REQUIRED TASKS -
A. According to the blog post, what is the MEMEX?
B. List every point given under the "As We May Think" entry in the timeline of the blog post.
C. Copy the blog post word for word from "In the New York" up to and including "existence and thought.".

GIVEN TEXT -
=== Section Start ===
Tuesday, September 23, 2008

TIme Line 1

01.The Garden of Forking Paths,
Jorge Luis Borges, 1941
--Helped develop concept of hypertext
novel (def. Novel can be read in many
different ways)
--greatly influenced the first hypertext
novel Hopscotch by Julio Cortazar,
1963
02.As We May Think,
Vannevar Bush, 1945
--published in Atlantic Monthly, 1945
--Bush main creator behind the US
Military Industrial Complex during
WWII, 1940
--Bush developed first analog computing
projects at MIT
--Bush developed new ideas in
information storage, "MEMEX"
--MEMEX is a mechanized personal library
in the shape of a desk

Borges and the Internet

Although I have read “The Garden of Forking Paths” several times, but I wasn’t sure how it would work as a hypertext fiction. After reading it in this light, I felt that the story worked as an introduction to digital media on two levels. First, the internal story of Ts’ui Pen’s novel, the fictional labyrinth which branches infinitely over time, is a model for the circularity and infinite variety available through computing and the internet. Secondly, the frame story also happens to describe the context of the birth of computing, which Vannevar Bush is writing out of. It describes a situation of World War II intelligence and codes, of increased communication and global contact. It also shows an increasingly complicated world enshrouded in many layers of intellectual ambiguity. All of these themes are the same ones that contributed to the development of the first computers.
In the New York Times article, the author points to several Borges stories as containing prescient metaphors of Internet technologies. But these stories were originally intended as metaphors for ideas much more metaphysical, spiritual, and epistemological. Conversely, its interesting to think of these Internet technologies, like wikipedia or Google, and how they can be theorized as metaphors for these same ideas, as microcosms and models for human existence and thought.

Borges Documentary

Borges has been one of my favorite authors since I was a teenager. In this documentary, I was excited to see how they would adapt some of his more “new media”-y, more theoretical stories to the screen. I was a little disappointed that they stuck to fairly straightforward narratives. I would love to see images of the Library of Babel, for instance. That being said, I was interested to learn more about Borges the man, a subject I had never investigated before. It’s hard to imagine the world view of a man who is capable of coming up with narratives and metaphors that are so all encompassing and microcosmic, so maze-like but so contained. I thought the documentary did a good job of representing his background and influences. I loved seeing what he looked like and hearing him speak about himself. I was also surprised that he was so spiritual, although in retrospective this makes sense, because as disconcerting as they may be, all his stories seem to point to some higher organization and purpose. This insight gave me a new reading of the texts.

Microcosmos DVD

This movie was the perfect example of the synthesis between technology and art. Although to a certain extent this movie was a showcase of the technology, and the images are traditionally scientific in nature, they were presented and choreographed in a way that was aesthetically beautiful, constructed anthropomorphic narrative and evoked emotions. I loved the unexpected visual metaphors and the brilliant colors that were discovered by the microcosmic camera. Who would have guessed the visual similarity between a caterpillar and a Chinese lion? Who knew that a scene of a bee feeding on nectar could be so explicitly pornographic? Even more amazing than the images, which may be familiar to some from other microscopic imagery, were the sounds of the insects, which I would have not even thought of trying to imagine before. The technology seemed especially remarkable after reading Bush’s post WWII hypothesis of what a microcamera might entail, from its use of tiny film, to it’s application in miniaturizing libraries. We realize how many doors digital technology opened that would hardly have been reached from any other route.
=== Section End ===
Stored dataset items
=== Section Start ===
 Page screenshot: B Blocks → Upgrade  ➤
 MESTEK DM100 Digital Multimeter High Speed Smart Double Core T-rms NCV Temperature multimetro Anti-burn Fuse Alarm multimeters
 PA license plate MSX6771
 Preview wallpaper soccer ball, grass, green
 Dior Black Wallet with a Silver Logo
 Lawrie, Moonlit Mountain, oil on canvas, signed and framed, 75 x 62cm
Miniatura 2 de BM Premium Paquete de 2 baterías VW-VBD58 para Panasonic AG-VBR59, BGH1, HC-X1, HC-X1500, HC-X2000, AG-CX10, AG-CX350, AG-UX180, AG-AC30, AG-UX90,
=== Section End ===
=== Section Start ===
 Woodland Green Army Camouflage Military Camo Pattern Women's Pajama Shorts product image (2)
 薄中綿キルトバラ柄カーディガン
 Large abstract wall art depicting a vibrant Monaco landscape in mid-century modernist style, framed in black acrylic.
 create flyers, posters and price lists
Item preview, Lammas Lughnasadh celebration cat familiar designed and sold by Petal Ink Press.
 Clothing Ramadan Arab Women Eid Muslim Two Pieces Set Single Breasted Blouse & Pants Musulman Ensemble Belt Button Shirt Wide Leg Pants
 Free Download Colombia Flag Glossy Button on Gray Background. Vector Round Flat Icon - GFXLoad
=== Section End ===
RESPONSES PER TASK -
A. The MEMEX is a mechanized personal library in the shape of a desk.

B.
- Published in Atlantic Monthly, 1945
- Bush was the main creator behind the US Military Industrial Complex during WWII, 1940
- Bush developed the first analog computing projects at MIT
- Bush developed new ideas in information storage, "MEMEX"
- MEMEX is a mechanized personal library in the shape of a desk

C.
In the New York Times article, the author points to several Borges stories as containing prescient metaphors of Internet technologies. But these stories were originally intended as metaphors for ideas much more metaphysical, spiritual, and epistemological. Conversely, its interesting to think of these Internet technologies, like wikipedia or Google, and how they can be theorized as metaphors for these same ideas, as microcosms and models for human existence and thought.